Consider the sequence $0\rightarrow H^0(U)\oplus H^0(V)\xrightarrow{f} H^0(U\cap V)\xrightarrow{d_1^*} H^1(T^2)\xrightarrow{g} H^1(U)\oplus H^1(V) \xrightarrow{f^{'}} H^1(U\cap V)\xrightarrow{d^*_{2}}H^2(T^2)\xrightarrow{g^{'}}H^2(U)\oplus H^2(V)\rightarrow H^2(U\cap V)\rightarrow 0$
I know that $H^0(T^2)=\mathbb{R}, H^0(U)\oplus H^0(V) = \mathbb{R}\oplus \mathbb{R}, H^0(U\cap V) = \mathbb{R}\oplus \mathbb{R}, H^1(U)\oplus H^1(V) = \mathbb{R}\oplus \mathbb{R}, H^2(U)\oplus H^2(V) = 0$
$d_2^{*}$ is surjective and by thus by isomorphism theorem, $H^1(U\cap V)/\mathrm{Ker}(d_2^*)\cong \mathbb{R}$. But $\mathrm{Ker}(d_2^*)=\mathrm{Im}(f^{'})=\mathbb{R}$ and thus $H^1(U\cap V) = \mathbb{R}\oplus \mathbb{R}$. Also I know that $\mathrm{Ker}(d_1^*)=\mathrm{Im}(f)=\mathbb{R}$ and $\mathrm{Im}(d_1^*)=\mathrm{Ker}(g)$ by exactness but am not sure how that leads to the answer?
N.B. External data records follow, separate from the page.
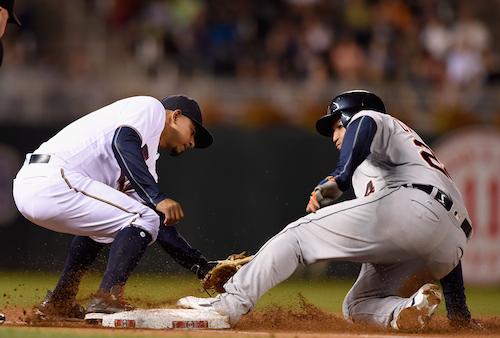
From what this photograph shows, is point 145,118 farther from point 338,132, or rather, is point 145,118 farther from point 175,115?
point 338,132

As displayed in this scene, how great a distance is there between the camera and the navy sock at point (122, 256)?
138 inches

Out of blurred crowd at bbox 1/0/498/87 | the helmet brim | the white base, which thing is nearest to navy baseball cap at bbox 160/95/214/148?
the helmet brim

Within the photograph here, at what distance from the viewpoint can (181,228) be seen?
742 cm

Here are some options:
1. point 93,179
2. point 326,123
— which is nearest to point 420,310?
point 326,123

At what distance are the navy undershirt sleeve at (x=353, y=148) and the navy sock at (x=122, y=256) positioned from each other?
1.18 m

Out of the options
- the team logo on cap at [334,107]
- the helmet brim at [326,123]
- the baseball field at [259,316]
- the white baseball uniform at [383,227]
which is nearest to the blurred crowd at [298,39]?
the baseball field at [259,316]

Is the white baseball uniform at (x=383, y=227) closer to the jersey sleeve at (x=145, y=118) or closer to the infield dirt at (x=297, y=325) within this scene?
the infield dirt at (x=297, y=325)

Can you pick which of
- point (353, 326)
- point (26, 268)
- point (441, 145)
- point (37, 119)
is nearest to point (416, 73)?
point (441, 145)

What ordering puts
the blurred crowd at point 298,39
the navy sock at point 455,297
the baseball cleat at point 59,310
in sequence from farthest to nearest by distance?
the blurred crowd at point 298,39 < the navy sock at point 455,297 < the baseball cleat at point 59,310

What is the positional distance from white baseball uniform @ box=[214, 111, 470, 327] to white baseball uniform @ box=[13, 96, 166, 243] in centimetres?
72

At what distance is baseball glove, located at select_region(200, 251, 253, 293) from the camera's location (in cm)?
378

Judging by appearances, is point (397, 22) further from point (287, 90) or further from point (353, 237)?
point (353, 237)

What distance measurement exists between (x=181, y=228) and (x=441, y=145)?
333 centimetres

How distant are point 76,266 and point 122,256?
635mm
Thanks.
As pointed out in the hint, if I cut the long exact sequence short at $H^0(U\cap V)$, the left side of the cut would be $0\rightarrow \mathbb{R}\rightarrow \mathbb{R}^2\rightarrow \mathrm{Ker}(d_1^*)\rightarrow 0$ and the right side would be $0\rightarrow \mathrm{Coker}(d_1^*)\rightarrow H^1(T^2)\rightarrow \mathbb{R}^2\rightarrow \mathbb{R}^2\rightarrow \mathbb{R}\rightarrow 0$ and if we cut at $\mathbb{R}^2$ again, the left of this cut would be $0\rightarrow \mathbb{R}\rightarrow H^1(T^2)\rightarrow \mathrm{Ker}(f^{'})\rightarrow 0$ and the right side is $0\rightarrow \mathrm{Cokernel}(f^{'})\rightarrow \mathbb{R}^2\rightarrow \mathbb{R}\rightarrow 0$ and thus $\mathrm{Cokernel}(f^{'})= \mathbb{R}$ and $\mathrm{Ker}(f^{'})=\mathbb{R}$ and thus finally $H^1(T^2) = \mathbb{R}\oplus \mathbb{R}$